### TAREA PROPUESTA
Responde a estas preguntas con la información del fragmento:
(a) ¿En qué lugar compartían un café y un atardecer?
(b) ¿Con qué frecuencia se veían tras la mudanza?
(c) ¿Cuántos renglones llevaba escritos en el cuaderno cuando ella apareció?

### FRAGMENTO PARA LEER
_____
2016

Lecturas de ella

solTengo ganas de leerte”, me dijo, quizá para alimentar mi ego de escritor frustrado. Yo le había mostrado algunas cosas que he escrito, no lo digo por falsa humildad, pero sé que no había algo que valiera la pena, algo más allá de poder ser publicado en un blog, porque literalmente cualquiera puede publicar en un blog, aunque nada tenga sentido, cómo esto mismo.

Vivíamos en la misma ciudad hasta que tuve que mudarme, “cosas del destino” suele decirse. Continuamos en contacto y dos veces al año, aunque fuera por unas breves horas compartíamos un café y un atardecer en el Malecón de Playas de Tijuana, uno de los más hermosos y bohemios que he conocido, es un malecón quieto, callado, sin el bullicio de muchos otros.

Suelo llevar un cuaderno donde escribo cosas que nunca transcribo a la computadora, aunque en un principio esa era la intención “para no dejar escapar la idea”, aquella vez abrí el cuaderno mientras ella llegaba, llevaba dos renglones cuando apareció puntual.
_____
### DATOS PROPORCIONADOS
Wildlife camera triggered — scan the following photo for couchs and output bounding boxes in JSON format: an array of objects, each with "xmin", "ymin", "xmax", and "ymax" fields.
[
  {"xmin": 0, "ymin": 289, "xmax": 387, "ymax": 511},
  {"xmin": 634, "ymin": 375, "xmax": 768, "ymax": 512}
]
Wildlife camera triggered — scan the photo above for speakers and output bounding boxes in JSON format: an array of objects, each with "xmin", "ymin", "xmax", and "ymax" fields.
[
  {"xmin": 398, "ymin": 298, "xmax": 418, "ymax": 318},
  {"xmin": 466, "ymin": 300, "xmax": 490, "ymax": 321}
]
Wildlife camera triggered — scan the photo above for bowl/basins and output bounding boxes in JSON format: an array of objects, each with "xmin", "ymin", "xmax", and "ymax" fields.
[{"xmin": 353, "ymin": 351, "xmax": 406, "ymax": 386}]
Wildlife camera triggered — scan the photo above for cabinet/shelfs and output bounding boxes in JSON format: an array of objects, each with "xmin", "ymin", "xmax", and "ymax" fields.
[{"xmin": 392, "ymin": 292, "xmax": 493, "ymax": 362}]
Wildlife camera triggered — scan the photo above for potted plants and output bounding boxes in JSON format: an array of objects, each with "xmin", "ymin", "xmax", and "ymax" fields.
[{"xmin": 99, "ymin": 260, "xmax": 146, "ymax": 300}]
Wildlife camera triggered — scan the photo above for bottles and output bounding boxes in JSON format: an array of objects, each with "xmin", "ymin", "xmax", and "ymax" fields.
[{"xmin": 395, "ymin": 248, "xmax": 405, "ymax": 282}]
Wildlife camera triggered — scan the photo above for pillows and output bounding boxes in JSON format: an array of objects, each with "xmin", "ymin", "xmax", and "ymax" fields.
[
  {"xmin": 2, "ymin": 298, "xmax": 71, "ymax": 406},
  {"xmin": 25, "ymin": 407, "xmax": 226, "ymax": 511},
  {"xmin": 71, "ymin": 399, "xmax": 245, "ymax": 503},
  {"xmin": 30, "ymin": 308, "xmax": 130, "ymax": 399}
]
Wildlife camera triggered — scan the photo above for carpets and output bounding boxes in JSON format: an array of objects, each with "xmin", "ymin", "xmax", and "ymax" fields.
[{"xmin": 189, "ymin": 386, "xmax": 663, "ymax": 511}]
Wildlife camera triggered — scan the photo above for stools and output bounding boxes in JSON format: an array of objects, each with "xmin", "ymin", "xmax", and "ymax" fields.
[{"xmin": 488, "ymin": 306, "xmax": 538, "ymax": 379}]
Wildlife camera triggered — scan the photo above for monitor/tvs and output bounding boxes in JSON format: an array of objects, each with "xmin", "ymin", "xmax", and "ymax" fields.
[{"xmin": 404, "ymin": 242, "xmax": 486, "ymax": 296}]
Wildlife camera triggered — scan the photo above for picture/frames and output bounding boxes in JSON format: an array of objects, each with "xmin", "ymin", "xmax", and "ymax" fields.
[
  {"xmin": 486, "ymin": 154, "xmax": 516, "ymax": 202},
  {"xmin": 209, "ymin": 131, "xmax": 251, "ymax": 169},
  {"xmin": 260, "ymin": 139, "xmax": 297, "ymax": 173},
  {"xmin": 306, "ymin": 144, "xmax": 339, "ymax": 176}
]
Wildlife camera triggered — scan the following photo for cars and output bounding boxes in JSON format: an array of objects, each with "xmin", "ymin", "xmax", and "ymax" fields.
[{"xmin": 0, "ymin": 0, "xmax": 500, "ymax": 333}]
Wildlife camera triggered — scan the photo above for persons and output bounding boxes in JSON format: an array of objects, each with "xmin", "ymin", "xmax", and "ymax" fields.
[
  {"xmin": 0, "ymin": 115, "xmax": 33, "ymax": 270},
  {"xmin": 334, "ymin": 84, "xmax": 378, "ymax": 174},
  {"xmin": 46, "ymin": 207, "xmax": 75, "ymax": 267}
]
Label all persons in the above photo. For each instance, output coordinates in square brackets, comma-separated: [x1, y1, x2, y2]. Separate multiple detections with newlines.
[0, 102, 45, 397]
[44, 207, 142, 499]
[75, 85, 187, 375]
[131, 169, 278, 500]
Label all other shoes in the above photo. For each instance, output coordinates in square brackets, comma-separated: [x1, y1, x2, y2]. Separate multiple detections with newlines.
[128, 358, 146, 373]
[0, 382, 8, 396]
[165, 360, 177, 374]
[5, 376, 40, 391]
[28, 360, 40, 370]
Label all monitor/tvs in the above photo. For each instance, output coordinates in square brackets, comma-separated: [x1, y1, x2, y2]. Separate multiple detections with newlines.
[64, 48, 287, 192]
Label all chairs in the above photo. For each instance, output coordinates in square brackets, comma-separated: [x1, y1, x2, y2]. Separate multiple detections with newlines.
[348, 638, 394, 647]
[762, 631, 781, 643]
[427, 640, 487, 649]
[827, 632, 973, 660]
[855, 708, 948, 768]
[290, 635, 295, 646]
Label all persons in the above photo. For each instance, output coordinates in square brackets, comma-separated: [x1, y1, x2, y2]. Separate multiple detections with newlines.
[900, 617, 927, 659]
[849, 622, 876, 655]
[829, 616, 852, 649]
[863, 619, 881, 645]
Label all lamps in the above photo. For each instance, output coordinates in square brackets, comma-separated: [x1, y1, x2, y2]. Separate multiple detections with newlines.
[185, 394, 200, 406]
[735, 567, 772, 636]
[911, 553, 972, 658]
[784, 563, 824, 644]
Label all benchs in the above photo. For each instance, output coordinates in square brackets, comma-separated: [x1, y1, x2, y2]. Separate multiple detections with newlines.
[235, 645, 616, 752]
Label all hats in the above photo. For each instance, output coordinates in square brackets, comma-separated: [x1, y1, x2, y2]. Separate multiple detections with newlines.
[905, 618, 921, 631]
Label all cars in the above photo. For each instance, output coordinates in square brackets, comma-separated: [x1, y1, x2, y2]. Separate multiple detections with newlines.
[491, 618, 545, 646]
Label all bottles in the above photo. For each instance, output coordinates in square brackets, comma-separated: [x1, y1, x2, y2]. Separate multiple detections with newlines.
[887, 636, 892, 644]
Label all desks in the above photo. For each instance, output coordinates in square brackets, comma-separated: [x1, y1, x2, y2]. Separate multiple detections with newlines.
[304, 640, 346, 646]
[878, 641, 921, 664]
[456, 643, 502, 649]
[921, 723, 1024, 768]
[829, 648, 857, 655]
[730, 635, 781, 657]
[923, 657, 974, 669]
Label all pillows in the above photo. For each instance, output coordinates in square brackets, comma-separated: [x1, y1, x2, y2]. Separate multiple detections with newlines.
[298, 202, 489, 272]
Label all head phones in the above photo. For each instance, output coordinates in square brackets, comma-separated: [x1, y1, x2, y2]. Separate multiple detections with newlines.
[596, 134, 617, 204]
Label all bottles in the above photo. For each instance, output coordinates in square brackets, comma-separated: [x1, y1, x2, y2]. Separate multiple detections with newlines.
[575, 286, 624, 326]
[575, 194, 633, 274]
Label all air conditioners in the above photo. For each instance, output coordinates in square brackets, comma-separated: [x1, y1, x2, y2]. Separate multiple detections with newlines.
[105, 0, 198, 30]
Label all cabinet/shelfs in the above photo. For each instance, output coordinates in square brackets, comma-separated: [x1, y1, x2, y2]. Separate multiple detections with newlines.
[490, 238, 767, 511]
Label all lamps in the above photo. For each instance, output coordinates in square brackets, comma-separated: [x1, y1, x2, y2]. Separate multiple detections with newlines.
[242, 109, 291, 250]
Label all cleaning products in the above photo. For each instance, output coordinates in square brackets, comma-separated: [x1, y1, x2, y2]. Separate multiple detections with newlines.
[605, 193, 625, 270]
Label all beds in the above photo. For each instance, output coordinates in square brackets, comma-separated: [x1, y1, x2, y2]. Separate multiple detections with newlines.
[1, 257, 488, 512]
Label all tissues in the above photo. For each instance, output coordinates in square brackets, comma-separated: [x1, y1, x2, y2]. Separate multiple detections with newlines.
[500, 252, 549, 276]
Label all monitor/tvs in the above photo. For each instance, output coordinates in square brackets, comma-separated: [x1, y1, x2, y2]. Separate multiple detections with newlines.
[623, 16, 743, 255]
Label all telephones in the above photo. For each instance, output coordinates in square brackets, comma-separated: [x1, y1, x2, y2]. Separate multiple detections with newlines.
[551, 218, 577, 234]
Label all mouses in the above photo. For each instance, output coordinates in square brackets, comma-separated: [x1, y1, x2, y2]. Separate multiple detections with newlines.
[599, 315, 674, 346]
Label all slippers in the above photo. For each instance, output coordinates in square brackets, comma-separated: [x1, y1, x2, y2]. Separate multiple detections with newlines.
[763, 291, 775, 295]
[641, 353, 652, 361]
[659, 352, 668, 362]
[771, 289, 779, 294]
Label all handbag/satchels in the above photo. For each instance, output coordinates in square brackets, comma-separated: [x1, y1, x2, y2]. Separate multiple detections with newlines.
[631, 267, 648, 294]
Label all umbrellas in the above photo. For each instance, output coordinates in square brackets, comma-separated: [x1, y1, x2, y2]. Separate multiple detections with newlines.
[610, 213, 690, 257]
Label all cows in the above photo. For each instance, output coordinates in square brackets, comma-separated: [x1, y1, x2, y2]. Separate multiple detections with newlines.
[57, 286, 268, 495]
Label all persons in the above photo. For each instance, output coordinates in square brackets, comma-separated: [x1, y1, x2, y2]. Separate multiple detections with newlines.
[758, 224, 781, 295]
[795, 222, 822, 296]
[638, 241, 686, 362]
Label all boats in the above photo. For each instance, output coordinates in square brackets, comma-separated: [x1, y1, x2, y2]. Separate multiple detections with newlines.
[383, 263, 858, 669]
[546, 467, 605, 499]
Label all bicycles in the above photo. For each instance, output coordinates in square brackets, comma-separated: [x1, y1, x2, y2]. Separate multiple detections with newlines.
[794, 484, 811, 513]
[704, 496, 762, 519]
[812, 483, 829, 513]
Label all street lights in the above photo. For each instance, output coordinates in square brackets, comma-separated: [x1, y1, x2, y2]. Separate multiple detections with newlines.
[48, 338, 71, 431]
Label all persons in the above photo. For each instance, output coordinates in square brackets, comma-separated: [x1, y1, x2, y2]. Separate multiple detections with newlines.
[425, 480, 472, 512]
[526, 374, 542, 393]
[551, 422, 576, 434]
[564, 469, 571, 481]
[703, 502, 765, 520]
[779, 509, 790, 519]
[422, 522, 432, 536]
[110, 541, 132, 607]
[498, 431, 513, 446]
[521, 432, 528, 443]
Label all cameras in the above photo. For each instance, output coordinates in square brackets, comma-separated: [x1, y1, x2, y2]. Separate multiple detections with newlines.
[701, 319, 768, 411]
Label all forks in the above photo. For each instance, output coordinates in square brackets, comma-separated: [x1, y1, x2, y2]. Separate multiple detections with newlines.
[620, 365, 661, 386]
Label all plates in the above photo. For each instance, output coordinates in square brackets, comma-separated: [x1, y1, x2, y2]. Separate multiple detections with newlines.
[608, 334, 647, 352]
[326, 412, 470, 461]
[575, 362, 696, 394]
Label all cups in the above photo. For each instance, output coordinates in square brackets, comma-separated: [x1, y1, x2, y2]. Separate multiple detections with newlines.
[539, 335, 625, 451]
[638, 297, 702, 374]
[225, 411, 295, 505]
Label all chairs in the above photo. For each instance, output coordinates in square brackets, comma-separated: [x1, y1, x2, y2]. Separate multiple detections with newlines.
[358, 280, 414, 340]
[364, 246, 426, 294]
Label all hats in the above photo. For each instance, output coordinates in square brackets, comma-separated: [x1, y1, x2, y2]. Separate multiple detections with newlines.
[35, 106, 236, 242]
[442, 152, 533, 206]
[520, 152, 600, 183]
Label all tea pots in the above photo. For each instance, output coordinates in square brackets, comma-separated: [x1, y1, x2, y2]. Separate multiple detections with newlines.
_____
### SOLUCIÓN
(a) En el Malecón de Playas de Tijuana.
(b) Dos veces al año.
(c) Dos renglones.